Refactoring Duplicate Data

Querying duplicate data

Here is our current instance model where each Movie node has a languages property:

Instance model with languages

For our latest use case:

Use case #11: What movies are available in a particular language?

This query finds all movies in Italian:

cypher
MATCH (m:Movie)
WHERE 'Italian' IN m.languages
RETURN m.title

What this query does is retrieve all Movie nodes and then test whether the languages property contains Italian. There are two issues with the data model, especially if the graph scales:

  • The name of the language is duplicated in many Movie nodes.

  • In order to perform the query, all Movie nodes must be retrieved.

A solution here is to model properties as nodes.

Refactor properties as nodes

Here are the steps we use to refactor:

  1. We take the property values for each Movie node and create a Language node.

  2. Then we create the IN_LANGUAGE relationship between that Movie node and the Language node.

  3. Finally, we remove the languages property from the Movie node.

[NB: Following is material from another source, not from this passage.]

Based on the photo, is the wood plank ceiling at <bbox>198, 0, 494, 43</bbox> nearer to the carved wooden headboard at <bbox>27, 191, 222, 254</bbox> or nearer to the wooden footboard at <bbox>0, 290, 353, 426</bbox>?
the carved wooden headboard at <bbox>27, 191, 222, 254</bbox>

This is the code to refactor the graph to turn the property values into nodes:

cypher
MATCH (m:Movie)
UNWIND m.languages AS language
WITH  language, collect(m) AS movies
MERGE (l:Language {name:language})
WITH l, movies
UNWIND movies AS m
WITH l,m
MERGE (m)-[:IN_LANGUAGE]->(l);
MATCH (m:Movie)
SET m.languages = null

This code iterates through all Movie nodes and creates a Language node for each language it finds and then creates the relationship between the Movie node and Language node using the IN_LANGUAGE relationship. It uses the Cypher UNWIND clause to separate each element of the languages property list into a separate row value that is processed later in the query.

This is what the instance model looks like after the refactoring:

Instance model with language node

There will only be one node with the language value of English and we remove the languages property from all Movie nodes. This eliminates a lot of duplication in the graph.

Check your understanding

Separating lists

What Cypher clause do you use to separate list elements?

  • MATCH

  • WITH

  • RETURN

  • UNWIND

Hint

This clause operates on a list to return a row value.

Solution

The clause used to separate a list into individual elements is called UNWIND.

Summary

In this lesson, you learned how to create nodes from properties containing lists of values to eliminate duplication. In the next challenge, you perform a refactoring that creates Language nodes from the languages properties.